↓↓↓
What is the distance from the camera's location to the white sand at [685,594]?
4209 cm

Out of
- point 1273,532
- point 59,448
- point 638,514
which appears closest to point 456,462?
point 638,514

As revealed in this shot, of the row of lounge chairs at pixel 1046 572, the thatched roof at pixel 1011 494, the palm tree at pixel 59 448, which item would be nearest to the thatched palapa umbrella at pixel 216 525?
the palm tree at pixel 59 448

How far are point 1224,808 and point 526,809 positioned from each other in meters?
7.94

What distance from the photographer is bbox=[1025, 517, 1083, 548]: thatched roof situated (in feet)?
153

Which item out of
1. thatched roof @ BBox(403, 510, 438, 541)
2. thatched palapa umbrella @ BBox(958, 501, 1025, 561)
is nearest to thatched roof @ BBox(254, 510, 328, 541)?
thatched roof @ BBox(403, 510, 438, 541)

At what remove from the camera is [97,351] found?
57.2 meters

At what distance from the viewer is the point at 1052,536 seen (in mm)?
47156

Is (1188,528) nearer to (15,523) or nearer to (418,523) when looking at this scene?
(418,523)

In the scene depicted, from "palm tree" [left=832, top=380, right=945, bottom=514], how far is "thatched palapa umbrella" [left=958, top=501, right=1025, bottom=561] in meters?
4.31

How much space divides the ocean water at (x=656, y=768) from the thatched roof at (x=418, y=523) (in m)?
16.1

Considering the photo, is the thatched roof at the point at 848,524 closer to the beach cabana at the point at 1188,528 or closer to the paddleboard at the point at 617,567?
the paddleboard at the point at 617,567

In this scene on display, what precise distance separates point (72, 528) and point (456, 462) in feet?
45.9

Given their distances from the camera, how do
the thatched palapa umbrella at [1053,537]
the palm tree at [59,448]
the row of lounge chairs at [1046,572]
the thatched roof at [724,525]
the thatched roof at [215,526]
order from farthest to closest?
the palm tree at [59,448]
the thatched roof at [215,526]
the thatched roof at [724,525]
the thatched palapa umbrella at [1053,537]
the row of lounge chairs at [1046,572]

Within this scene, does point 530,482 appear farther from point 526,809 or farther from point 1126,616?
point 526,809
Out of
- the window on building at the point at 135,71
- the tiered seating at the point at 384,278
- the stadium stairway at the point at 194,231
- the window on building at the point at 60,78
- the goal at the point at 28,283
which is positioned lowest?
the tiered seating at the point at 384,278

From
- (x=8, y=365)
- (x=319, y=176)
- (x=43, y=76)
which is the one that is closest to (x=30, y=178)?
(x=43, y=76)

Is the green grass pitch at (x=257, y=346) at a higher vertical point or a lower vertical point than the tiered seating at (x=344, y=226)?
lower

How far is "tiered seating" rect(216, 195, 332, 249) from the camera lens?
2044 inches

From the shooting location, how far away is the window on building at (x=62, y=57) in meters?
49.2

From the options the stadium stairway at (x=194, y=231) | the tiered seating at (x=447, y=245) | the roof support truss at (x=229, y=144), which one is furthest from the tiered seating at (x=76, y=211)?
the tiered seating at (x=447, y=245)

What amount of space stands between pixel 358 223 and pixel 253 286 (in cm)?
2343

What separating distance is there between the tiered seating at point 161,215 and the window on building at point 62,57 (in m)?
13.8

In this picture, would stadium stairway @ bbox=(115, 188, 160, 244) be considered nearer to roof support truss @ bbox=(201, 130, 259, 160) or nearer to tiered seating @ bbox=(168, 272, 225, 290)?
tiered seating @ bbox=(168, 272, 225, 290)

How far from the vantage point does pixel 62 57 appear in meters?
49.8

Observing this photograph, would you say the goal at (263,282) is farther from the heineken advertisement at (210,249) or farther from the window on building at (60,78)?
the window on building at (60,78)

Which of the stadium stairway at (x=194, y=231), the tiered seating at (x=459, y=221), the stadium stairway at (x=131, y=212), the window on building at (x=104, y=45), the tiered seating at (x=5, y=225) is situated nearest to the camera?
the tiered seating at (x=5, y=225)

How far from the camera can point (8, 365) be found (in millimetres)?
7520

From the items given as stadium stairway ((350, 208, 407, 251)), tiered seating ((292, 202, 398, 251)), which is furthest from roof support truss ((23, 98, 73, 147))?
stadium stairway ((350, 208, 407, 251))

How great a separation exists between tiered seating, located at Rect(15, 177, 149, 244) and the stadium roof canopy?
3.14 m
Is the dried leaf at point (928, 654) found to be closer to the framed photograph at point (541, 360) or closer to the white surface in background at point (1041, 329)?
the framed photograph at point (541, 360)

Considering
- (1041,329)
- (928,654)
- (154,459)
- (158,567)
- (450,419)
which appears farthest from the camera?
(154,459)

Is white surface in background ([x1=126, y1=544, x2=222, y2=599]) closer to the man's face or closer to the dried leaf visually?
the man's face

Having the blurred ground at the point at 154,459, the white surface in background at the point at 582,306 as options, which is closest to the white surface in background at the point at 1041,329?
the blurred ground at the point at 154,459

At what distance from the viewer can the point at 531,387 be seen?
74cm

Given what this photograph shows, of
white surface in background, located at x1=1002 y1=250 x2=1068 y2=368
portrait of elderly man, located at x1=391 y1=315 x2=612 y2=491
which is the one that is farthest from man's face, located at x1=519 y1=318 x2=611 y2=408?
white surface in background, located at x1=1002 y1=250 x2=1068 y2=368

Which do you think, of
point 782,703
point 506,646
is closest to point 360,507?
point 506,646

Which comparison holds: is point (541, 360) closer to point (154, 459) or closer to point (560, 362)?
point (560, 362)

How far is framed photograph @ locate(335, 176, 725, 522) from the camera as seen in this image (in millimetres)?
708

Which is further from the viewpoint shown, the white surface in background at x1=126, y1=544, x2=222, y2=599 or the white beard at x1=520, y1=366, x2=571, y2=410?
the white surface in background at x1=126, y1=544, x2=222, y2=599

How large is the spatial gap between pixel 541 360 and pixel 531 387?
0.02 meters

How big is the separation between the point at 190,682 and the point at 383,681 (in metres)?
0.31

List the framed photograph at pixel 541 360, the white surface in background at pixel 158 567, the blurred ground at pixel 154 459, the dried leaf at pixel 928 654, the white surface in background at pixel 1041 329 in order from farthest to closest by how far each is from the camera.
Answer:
↑↑↑
** WHAT TO PRODUCE **
Only the lines from the one with "How large is" through the end of the material are wanted; copy them exactly, both ends included.

** EXERCISE OUTPUT **
How large is the spatial gap between pixel 541 360 and pixel 531 387?
0.02 meters

How big is the separation between the point at 190,682 and the point at 383,681 (in metres)?
0.31

List the framed photograph at pixel 541 360, the white surface in background at pixel 158 567, the blurred ground at pixel 154 459, the dried leaf at pixel 928 654, the white surface in background at pixel 1041 329 in order from farthest to closest by how far each is from the camera.
Answer:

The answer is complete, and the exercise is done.